Dmitry Albertovych Tyapushkin (, ; born 6 November 1964) is a Russian professional football coach and a former Russian-Ukrainian player who also represented Ukraine national football team.

Club career
Native of Russian Lower Volga region, Tyapushkin played for few Russian clubs out of Krasnoyarsk (including Yenisey) in the Soviet Union before 1988 moving to Ukraine where he played until 1994 in lower leagues and met the fall of the Soviet Union. Following the establishment of new Ukrainian national top division in 1992 Tyapushkin entered it with its FC Nyva Ternopil from the Soviet Second League.

He made his debut in the Russian Premier League in 1994 for FC Spartak Moscow. Since then his professional football career including as a player or a coach was associated only with Russia. In 2000 Tyapushkin retired from playing career and continued as a goalkeeping coach in FC Sokol Saratov.

His coaching career included such clubs like FC Sokol Saratov, PFC CSKA Moscow, FC MVD Rossii Moscow, FC Salyut Belgorod, FC Krylya Sovetov Samara, FC Mordovia Saransk, and FC SKA-Khabarovsk where he acted as a goalkeeping coach. During his stint in CSKA Moscow, Tyapushkin only dealt with the club's academy and junior squad.

Honours
 Russian Premier League champion: 1994.
 Russian Premier League bronze: 1995, 1997.
 Russian Cup finalist: 1999.

European club competitions
 1994–95 UEFA Champions League with FC Spartak Moscow: 6 games.
 1996–97 UEFA Cup with PFC CSKA Moscow: 1 game.
 1997 UEFA Intertoto Cup with FC Dynamo Moscow: 6 games.
 1998–99 UEFA Cup with FC Dynamo Moscow: 5 games.

International career
Playing in Ukraine since 1988 at international level Tyapushkin represented the newly formed official Ukraine national football team for which he recorded seven played games. He made his debut on 15 March 1994 in a game against Israel national football team.

———

▸ Directive
Answer these from the Tyapushkin biography above:
1. In which year did he make his Russian Premier League debut for FC Spartak Moscow?
2. How many games did he play in the 1998–99 UEFA Cup with FC Dynamo Moscow?
3. Against which team and on what date did he make his debut for Ukraine?

▸ Information provided
———

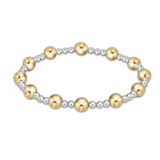 Extends Sincerity Mixed Metal 6mm Bracelet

———

▸ Your solution
1. 1994
2. 5 games
3. Israel national football team, on 15 March 1994